A small vessel sunk in Lafayette on Sunday, flanked by pirates and a small whale watching craft. The captain, Carter Aram, 20, and his first mate, Harper Arenson-Pie, 16, never abandoned their ship, despite only a mangled duct tape hull left to cling to by the time they returned to the ladder at the shallow end of the pool.
“I sunk with pride,” said a breathless Aram, after competing against two other teams during the maiden cardboard boat regatta at the Great Outdoors Water Park. The lifeguard knew the irony of naming his boat “Titanic 2.”

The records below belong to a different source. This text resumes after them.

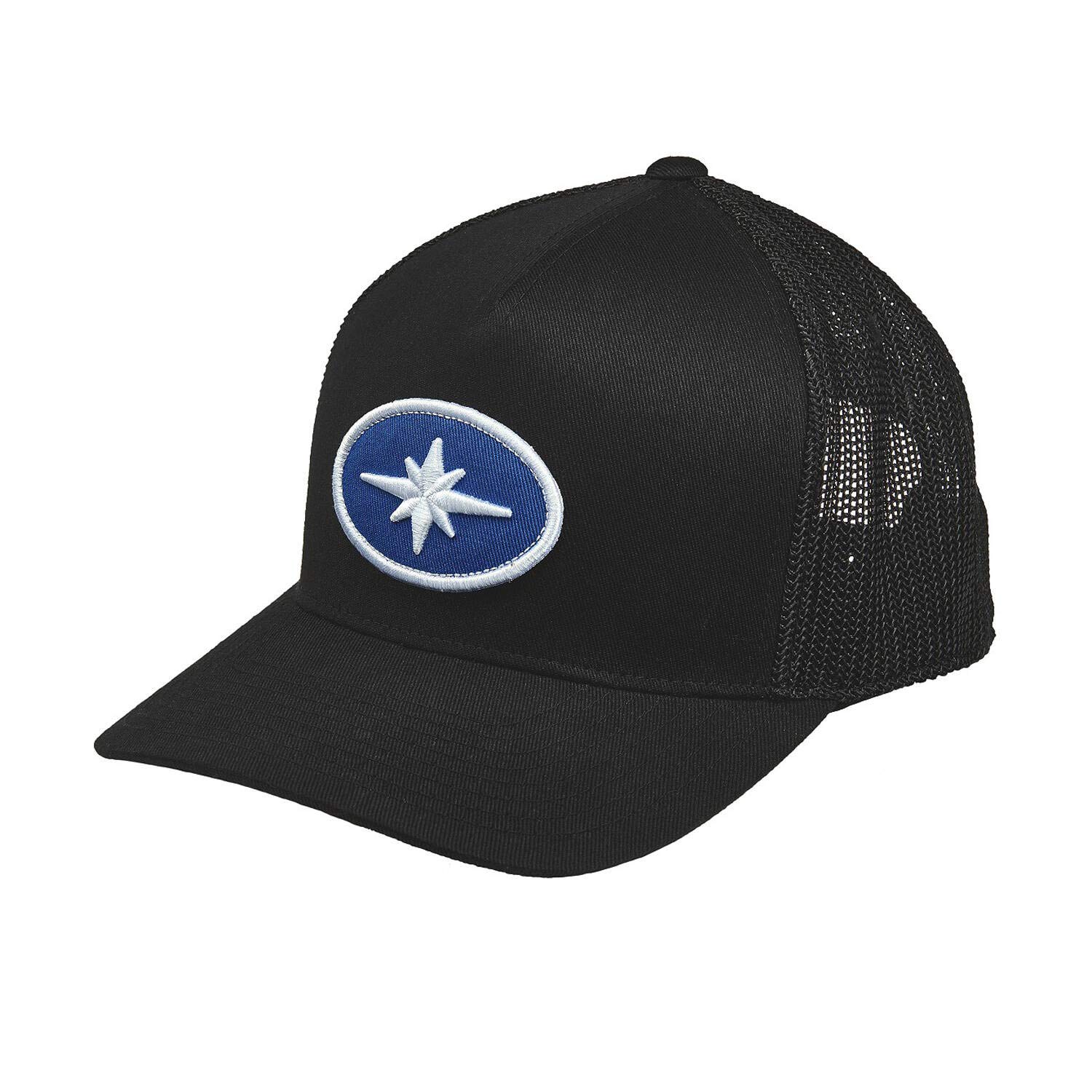 Polaris Black Patch Snapback Trucker Hat Classic Ellipse Logo Adjustable - One Size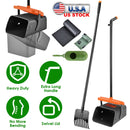 Pooper Scooper Kit Dog Poop Rake & Swiveling Bin Poop Heavy Duty Pick Up Tool with Extra Long Handle 35 Waste Bags Dispenser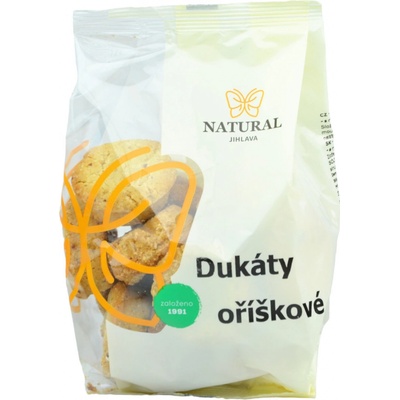 NATURAL Dukáty ovesné oříškové sušenky 200 g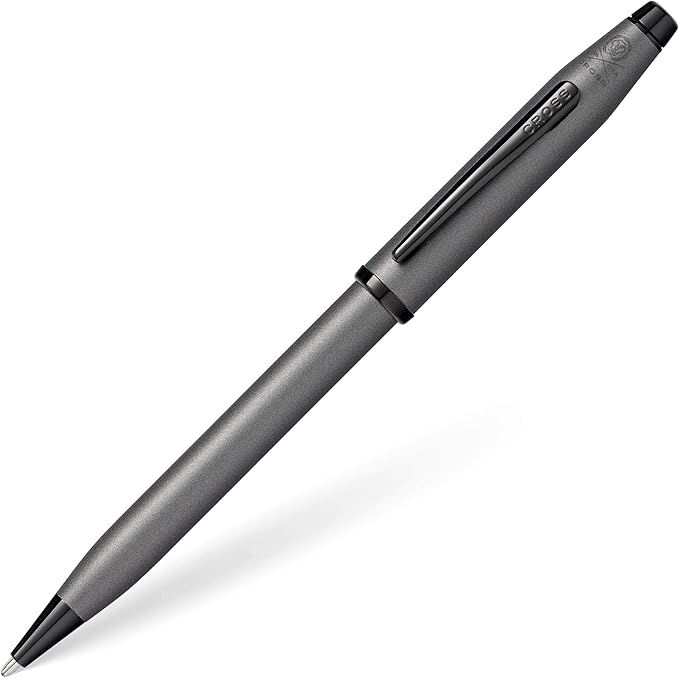 Cross Century II Refillable Ballpoint Pen Presented in a Luxury Gift Box - Medium Point, Black Ink, Brushed Gunmetal Gray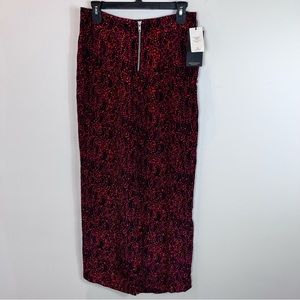 SCOTCH & SODA Maison Scotch Tropical Floral Print Wide Leg Front Zip Pants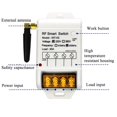 thumbnail image 3 of Dual remote control 315/433mhz 4ch interruptor de control remoto inalámbrico transmisor receptor de radio 220v, 3 of 5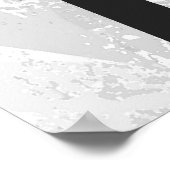 White 70 Decade Birthday Poster (Hoek)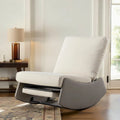 GDFStudio Contemporary Rocking Recliner with Footrest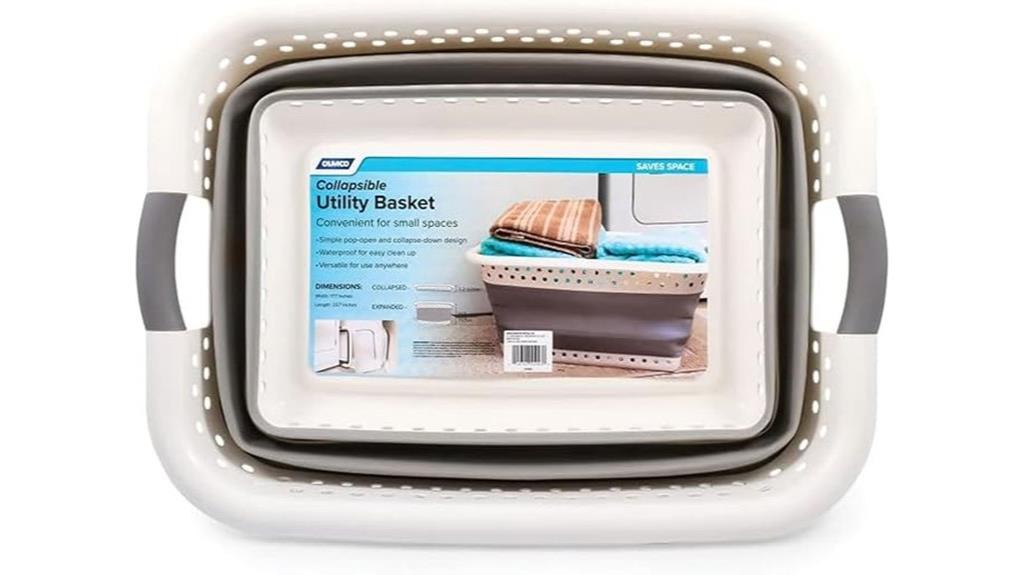 collapsible laundry basket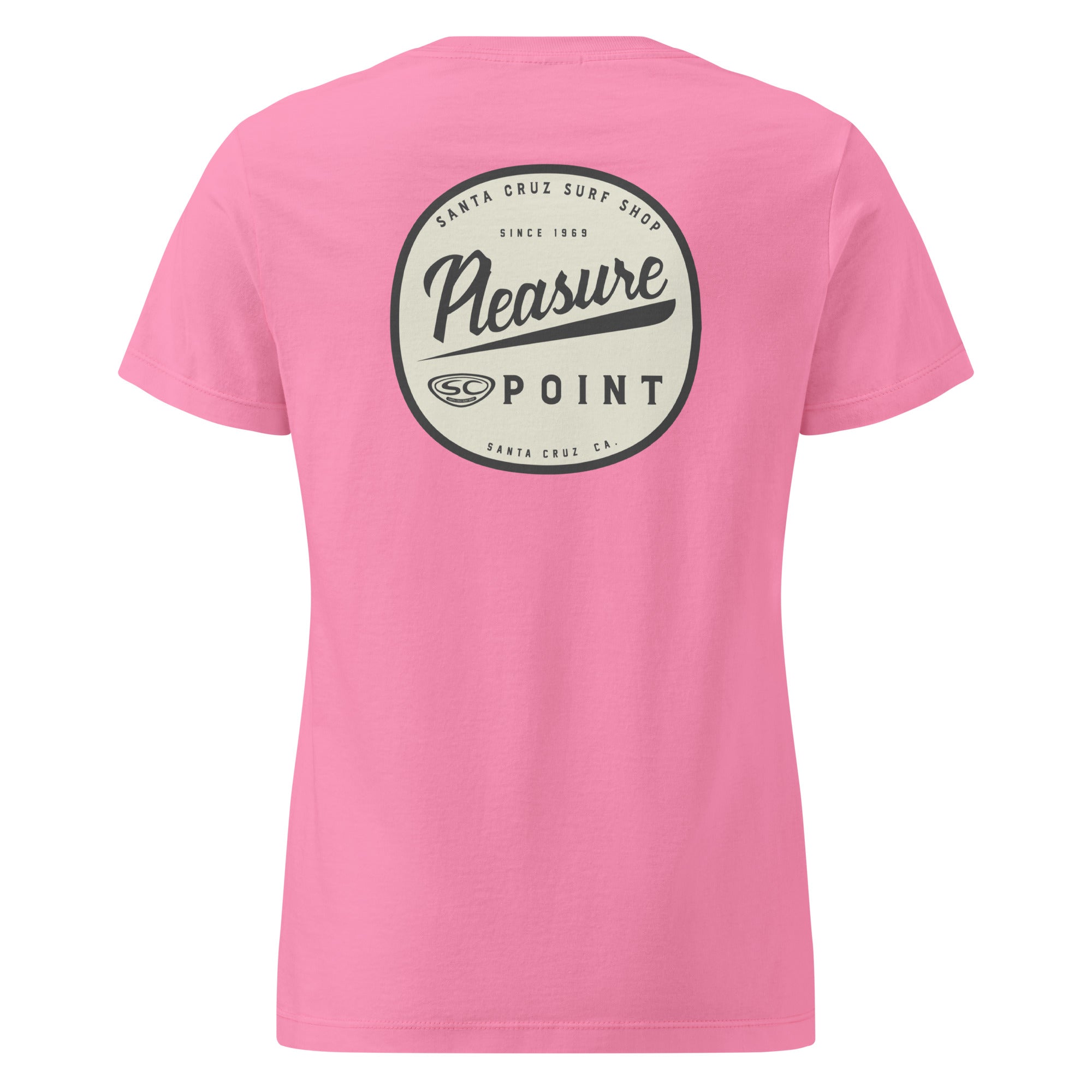 Pleasure Point Santa Cruz Women’s basic softstyle t-shirt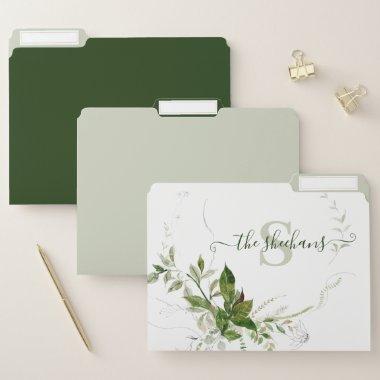 Monogrammed File Folders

The brainchild of aquatics supervisor Morgan Skalla, participants in the regatta were challenged with constructing a boat from just two materials: cardboard and duct tape.
“This is the first year we’ve been able to offer programming at the pool, and we wanted to finish off the summer with something fun,” said Skalla.
Although seven teams signed up, three boats turned out for the event. Wiley Mathis and Theodore Skull, both 10 years old, took an early lead with their row boat concept.
Constructed from various cardboard donated by neighbors and no fewer than six rolls of tape, they made it to the finish line leak-free, with smiles peeking out below their pirate hats.
“I cannot believe we won,” beamed Mathis while he watched the whale watching boat approach the finish and the Titanic 2 crew swim their wad of pulp and adhesive back with side strokes and their chins up.
With a decidedly different design and color scheme, Ginger Ellis and Nina Francisco, both 11, crafted their boat in homage to an orca, replete with a flapping tail, and utilizing designer tape colors, forgoing the standard silver.
“I’m exhausted,” said Ellis after the race.
Despite having a buoyant and sturdy base constructed from a television box, it couldn’t compete with the streamlined shape of the pirate ship, which won the race with a time of 2 minutes, 26 seconds.
Families and pool guests cheered poolside during the race.
“What started out as a screen-free activity for the summer turned into so much fun for them,” said Francisco’s mom, Lisa.
Left with soggy, waterlogged crafts, Lisa thought the dumpster seemed like the final resting place for the whale boat.
“Or maybe we start the one and only maritime museum in Colorado,” suggested Eric Ellis, Ginger’s father. “It’ll be a 10×20 (foot) space in my garage.”